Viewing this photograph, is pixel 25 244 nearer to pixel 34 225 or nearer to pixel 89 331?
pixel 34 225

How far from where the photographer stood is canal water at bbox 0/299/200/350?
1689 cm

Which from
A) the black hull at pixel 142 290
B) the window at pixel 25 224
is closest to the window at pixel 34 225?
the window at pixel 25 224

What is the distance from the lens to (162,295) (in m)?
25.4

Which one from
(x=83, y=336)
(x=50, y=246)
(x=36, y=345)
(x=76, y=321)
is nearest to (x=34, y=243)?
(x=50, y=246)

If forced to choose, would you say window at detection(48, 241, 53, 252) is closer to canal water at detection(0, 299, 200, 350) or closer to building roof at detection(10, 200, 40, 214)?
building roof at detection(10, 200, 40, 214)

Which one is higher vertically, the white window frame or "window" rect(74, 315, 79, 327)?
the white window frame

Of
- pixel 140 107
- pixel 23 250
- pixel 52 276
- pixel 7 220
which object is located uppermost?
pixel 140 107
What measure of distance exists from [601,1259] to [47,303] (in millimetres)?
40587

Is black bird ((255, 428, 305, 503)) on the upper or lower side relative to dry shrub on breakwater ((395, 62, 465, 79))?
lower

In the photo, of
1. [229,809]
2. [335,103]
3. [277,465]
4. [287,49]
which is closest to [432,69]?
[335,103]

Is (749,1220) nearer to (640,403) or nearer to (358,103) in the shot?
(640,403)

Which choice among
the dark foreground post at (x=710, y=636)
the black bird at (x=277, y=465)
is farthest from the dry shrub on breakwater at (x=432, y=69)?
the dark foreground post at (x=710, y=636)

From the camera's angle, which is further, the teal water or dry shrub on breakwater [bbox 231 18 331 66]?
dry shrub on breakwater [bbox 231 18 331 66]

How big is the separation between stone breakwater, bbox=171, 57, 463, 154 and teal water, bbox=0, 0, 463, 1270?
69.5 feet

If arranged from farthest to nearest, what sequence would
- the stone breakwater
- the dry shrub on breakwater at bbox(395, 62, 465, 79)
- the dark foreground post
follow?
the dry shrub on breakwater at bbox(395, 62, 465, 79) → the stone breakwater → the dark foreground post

────────────────

Rewrite all of the lines above, replacing "canal water" with "harbor water" and leaving everything else unchanged.

Response:
Viewing this photograph, is pixel 25 244 nearer to pixel 34 225 or nearer to pixel 89 331?
pixel 34 225

How far from where the photographer stood is harbor water at bbox 0/299/200/350?
1689 cm

Which from
A) the black hull at pixel 142 290
B) the window at pixel 25 224
is closest to the window at pixel 34 225?
the window at pixel 25 224

What is the distance from the lens to (162,295) (in m)?
25.4

Which one from
(x=83, y=336)
(x=50, y=246)
(x=36, y=345)
(x=76, y=321)
is nearest to (x=34, y=243)?
(x=50, y=246)

If forced to choose, would you say window at detection(48, 241, 53, 252) is closer to harbor water at detection(0, 299, 200, 350) or closer to building roof at detection(10, 200, 40, 214)?
building roof at detection(10, 200, 40, 214)

Which one is higher vertically, the white window frame or "window" rect(74, 315, 79, 327)?
the white window frame

Of
- pixel 140 107
- pixel 23 250
- pixel 52 276
- pixel 7 220
which object is located uppermost?
pixel 140 107
What measure of distance exists from [601,1259] to [47,303] (in millimetres)?
40587

Is black bird ((255, 428, 305, 503)) on the upper or lower side relative to dry shrub on breakwater ((395, 62, 465, 79))?
lower

In the photo, of
1. [229,809]
2. [335,103]
3. [277,465]
4. [287,49]
which is closest to [432,69]?
[335,103]

Is (749,1220) nearer to (640,403) or nearer to (358,103) in the shot?
(640,403)

Which choice among
the dark foreground post at (x=710, y=636)
the black bird at (x=277, y=465)
is farthest from the dry shrub on breakwater at (x=432, y=69)?
the dark foreground post at (x=710, y=636)

From the camera's angle, which is further, the teal water or dry shrub on breakwater [bbox 231 18 331 66]?
dry shrub on breakwater [bbox 231 18 331 66]

How big is the separation between stone breakwater, bbox=171, 57, 463, 154 and teal water, bbox=0, 0, 463, 1270?
69.5 feet

If arranged from farthest to nearest, what sequence would
- the stone breakwater
- the dry shrub on breakwater at bbox(395, 62, 465, 79)
- the dark foreground post
follow?
the dry shrub on breakwater at bbox(395, 62, 465, 79) → the stone breakwater → the dark foreground post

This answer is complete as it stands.